In the early 2000s, the rug fell out of favour, with bare wooden floors or polished concrete being the preferred choice of leading interior decorators. Nowadays, however, designers have rediscovered how floor coverings can add texture and warmth, and serve as a focal point from which the character of a space can evolve. One only has to take a look at recent design projects such as The Standard hotel in London, which opened in 2019 and is replete with vibrantly coloured carpeting and rugs throughout, to see the importance the typology holds in its communal spaces. Another example is the boutique hotel Ett Hem in Stockholm.
Here, rugs are dotted throughout the property, which is designed to resemble a home, giving the space a welcoming and comforting feel. “Historically, rugs were things that had huge cultural value,” says British designer Ilse Crawford, who created the interior for Ett Hem and also founded the department of Man and Wellbeing at the Design Academy Eindhoven. “They were really redolent of identity, culture and relationships. And they had a function as well: they were the things that identified a place and, in some cases, added warmth. But this was secondary, I think, to their symbolic role.”

----------

JOBS.
• 1. Print the part of the passage on rugs in interior design that opens with the words containing "In the early" and closes with "Hem in Stockholm.".
• 2. For each statement, say whether it agrees with the passage on rugs in interior design, answering yes or no and quoting the words of the passage that decide it.
(a) The Standard hotel in London opened in 2019.
(b) Ilse Crawford created the interior for The Standard hotel in London.
(c) Crawford considers the warmth rugs add more important than their symbolic role.
• 3. Go on with the passage on rugs in interior design from the point where it ends.

GIVEN DATA.
----------

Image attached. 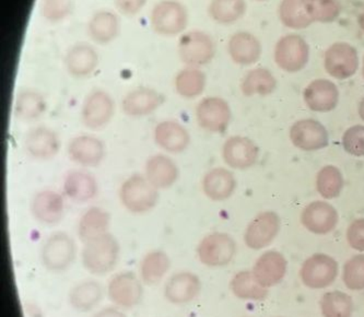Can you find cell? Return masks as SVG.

----------

ANSWERS TO THE TASKS.
• 1.
In the early 2000s, the rug fell out of favour, with bare wooden floors or polished concrete being the preferred choice of leading interior decorators. Nowadays, however, designers have rediscovered how floor coverings can add texture and warmth, and serve as a focal point from which the character of a space can evolve. One only has to take a look at recent design projects such as The Standard hotel in London, which opened in 2019 and is replete with vibrantly coloured carpeting and rugs throughout, to see the importance the typology holds in its communal spaces. Another example is the boutique hotel Ett Hem in Stockholm.

• 2.
(a) Yes: "which opened in 2019"
(b) No: "who created the interior for Ett Hem"
(c) No: "But this was secondary, I think, to their symbolic role."

• 3.
«Historically, rugs were things that had huge cultural value. They were really redolent of identity, culture and relationships.»
Throughout history, decorative floor coverings have played a central role in self-expression. From the Pazyryk rug of the fifth century BCE that was found in 1949 in the grave of a Scythian nobleman in the Altai Mountains in Kazakhstan, to the elaborate weavings that Wayuu girls still learn to make as a rite of passage in north-eastern Colombia, rugs have long been prized for their workmanship and symbolism. In 2019, Crawford designed her own collection of rugs that used four key constraints to minimise the environmental and human costs of the manufacturing process: local fibre, hand-spinning, no bleach and no dye. And Crawford is not the only designer to turn to rug manufacturing recently.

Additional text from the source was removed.